Phase 3 · W19–W20
W19–W20: Prompting Patterns for Ops (safe prompts, constraints)
Make LLM outputs predictable, constrained, and parseable so they are actually usable in operations.
Suggested time: 4–6 hours/week
Outcomes
- 3–5 prompt templates that solve real ops tasks.
- A strict output schema (JSON) that your app can parse.
- Guardrails: what the model is allowed to say and not say.
- A fallback strategy (unknown / needs-human).
- A mini evaluation run against your golden set.
Deliverables
- 3 prompt templates in the repo with clear input/output format.
- JSON schema or TS type for output with validation in code.
- Guardrails doc with allowed labels and unknown behavior rules.
- Mini evaluation report with accuracy, failures, and next improvements.
Prerequisites
- W17–W18: Ticket Data Modeling & Labeling
W19–W20: Prompting Patterns for Ops (safe prompts, constraints)
What you’re doing
You’re making LLM output predictable enough to be used in operations.
The biggest mistake people make:
- they ask the model “what do you think?”
- get a nice paragraph
- and call it automation
Ops needs:
- structure
- constraints
- reproducibility
- a clear “I don’t know” path
Time: 4–6 hours/week
Output: a set of prompt templates + output schemas + safety rules + a small eval routine using your golden set
The promise (what you’ll have by the end)
By the end of W20 you will have:
- 3–5 prompt templates that solve real ops tasks
- A strict output schema (JSON) that your app can parse
- Guardrails: what the model is allowed to say and not say
- A fallback strategy (unknown / needs-human)
- A mini evaluation run against your golden set
The rule: no free-form output in production
If the output is not parseable, it’s not usable.
Your model output must be:
- JSON
- with fixed keys
- with allowed values
- with confidence and reasons
Build your prompt kit (simple but real)
1) Define tasks (pick 3)
Pick tasks that are actually useful:
- classify ticket category
- route to team (dev/data/config/manual)
- suggest next steps checklist
- detect duplicates / similar tickets
- extract key fields (BP number, system, country, etc.)
Pick 3. Don’t do 10.
2) Define output schema (strict JSON)
Example keys:
- primary_label
- secondary_label (optional)
- confidence (0–1)
- extracted_fields (object)
- suggested_next_steps (array)
- needs_human (boolean)
- reasons (array of short bullet strings)
Keep it stable.
3) Write the prompt template (with constraints)
Your prompt must include:
- role (“You are an AMS triage assistant…”)
- input format
- allowed labels list
- output JSON schema
- instruction to say needs_human=true if unsure
- “do not invent facts” rule
4) Add refusal / unknown behavior
If the ticket is missing info:
- model must request missing fields
- or set needs_human=true
No guessing.
5) Add a mini-eval using your golden set
Run your prompt on the golden set and compute:
- accuracy of primary label
- % needs_human
- top failure patterns
This is how you stop lying to yourself.
Deliverables (you must ship these)
Deliverable A — Prompt templates
- 3 prompt templates stored in repo (as .md or .txt)
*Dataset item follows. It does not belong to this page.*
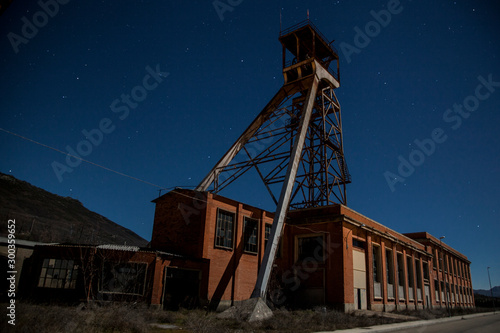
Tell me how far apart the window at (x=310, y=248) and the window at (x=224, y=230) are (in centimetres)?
578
- Each has clear input/output format
Deliverable B — Output schema
- JSON schema / TS type exists
- Your code validates model output
Deliverable C — Guardrails doc
- A short doc:
- allowed labels
- “do not invent facts”
- when to set needs_human=true
Deliverable D — Mini evaluation report
- run results on golden set:
- accuracy
- failures
- what to improve next
Common traps (don’t do this)
Free answers are useless in ops.
- Trap 1: “Let it answer freely.”
Without eval you are doing vibes, not engineering.
- Trap 2: “No evaluation.”
If the model can’t say “I don’t know”, it will hallucinate.
- Trap 3: “No unknown path.”
Quick self-check (2 minutes)
Answer yes/no:
- Are outputs strict JSON with fixed keys?
- Do I have allowed labels and constraints in the prompt?
- Do I have a needs_human fallback path?
- Did I run a mini-eval on my golden set?
- Do I know my top 3 failure patterns?
If any “no” — fix it before moving on.